Having passed a formidable gauntlet, I saluted the ensign, traversed the gangplank, and strode down the pier to a launch that took me across the bay. From there, I grabbed a bus downtown and then another to the airport. After booking a plane home, I called my parents. I didn’t explain the delay.
A pair of shore patrolmen passed through the terminal while I waited for my flight. Their presence seemed odd, and a jolt of fear raced through my body. I held my breath as they came near. One of them nodded at me, and I nodded in return. As they passed, I started to exhale with a “whew!”, but caught myself, afraid that my noticeable relief would tip them off.
My folks met me at Love Field in Dallas around two or so in the morning. It was good to be home, but the specter of imminent arrest haunted me.
Almost three tense weeks later, I received a letter from Chief Roney. Along with two handwritten pages, it contained my final active-duty paycheck that in the stress of the moment, I had left in my desk’s top drawer.
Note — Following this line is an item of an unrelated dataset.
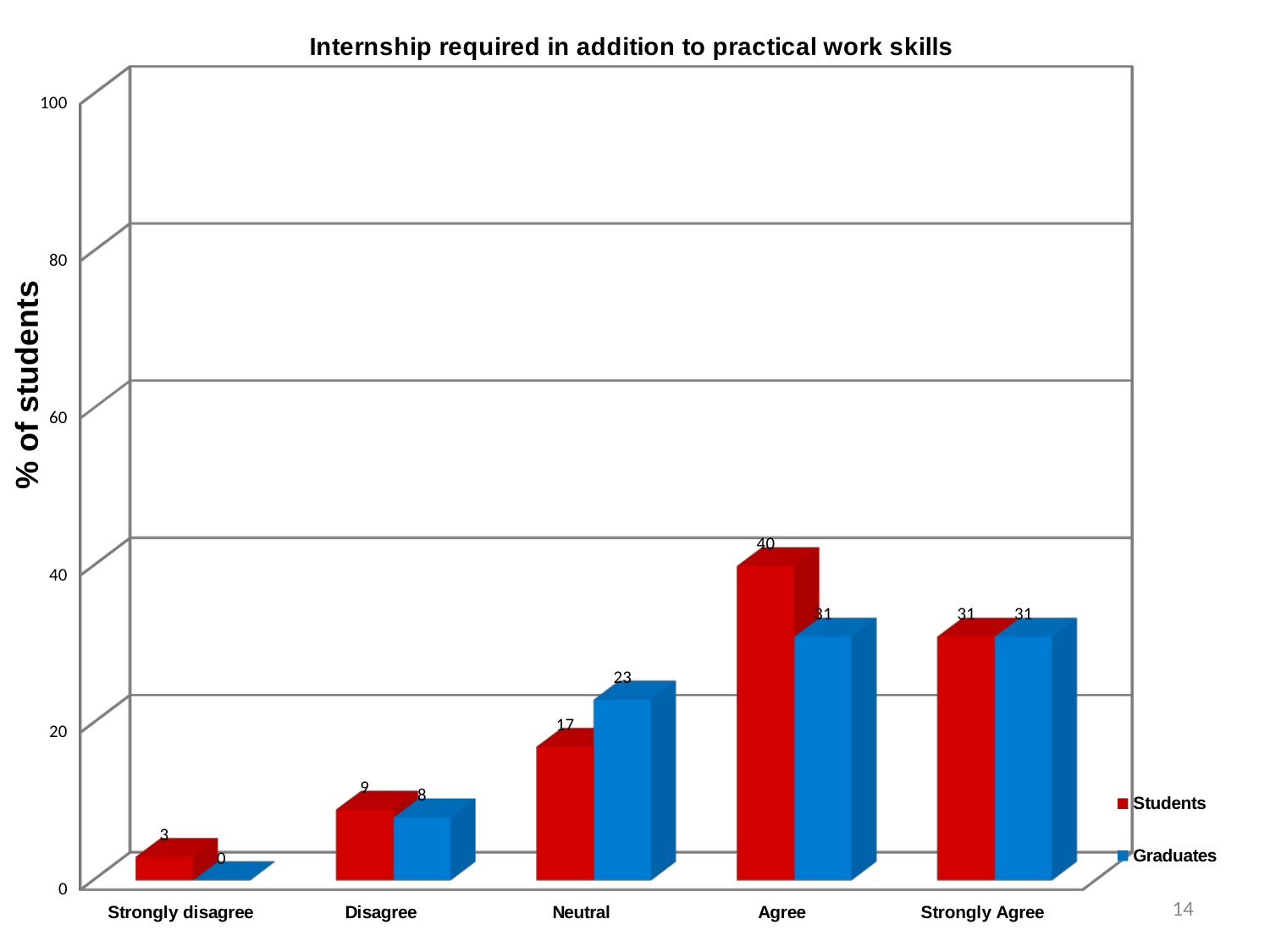
What is the value for Students in the Agree category? 40 Which category has the highest value for Students? Agree Which is larger in the Neutral category, the Students value or the Graduates value? Graduates What is the value for Graduates in the Strongly disagree category? 0 How many series does the legend list? 2 Which category has the lowest value for Graduates? Strongly disagree Is the value for Students in the Agree category greater or less than 20? greater What is the value for Graduates in the Neutral category? 23 How many categories are shown on the x axis? 5 What is the difference between the Students and Graduates values in the Agree category? 9 What kind of chart is shown on the slide? bar chart What is the title of the chart? Internship required in addition to practical work skills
Naturally, the Chief ribbed me about being so wealthy that I could afford to walk off without it.
He also filled me in on the convolution. He said there had been some static from the investigators about my disappearance. Nevertheless, our division and department heads argued on my behalf that I must have misunderstood the directive to stay aboard the ship.
“I think they like you just because you worked hard and set a positive example for the younger men,” he wrote. “Maybe they had you confused with someone else! (haha!)”
After some news about his family and my closest shipmates, his letter ended with: “Have a nice life, Smitty. — your friend, Chief J.P. Roney.”
I choked up. Blinded by my fervent short-timer craving to get out, I hadn’t considered the inevitable torment of never again seeing my shipmates, my friends, my brothers in arms.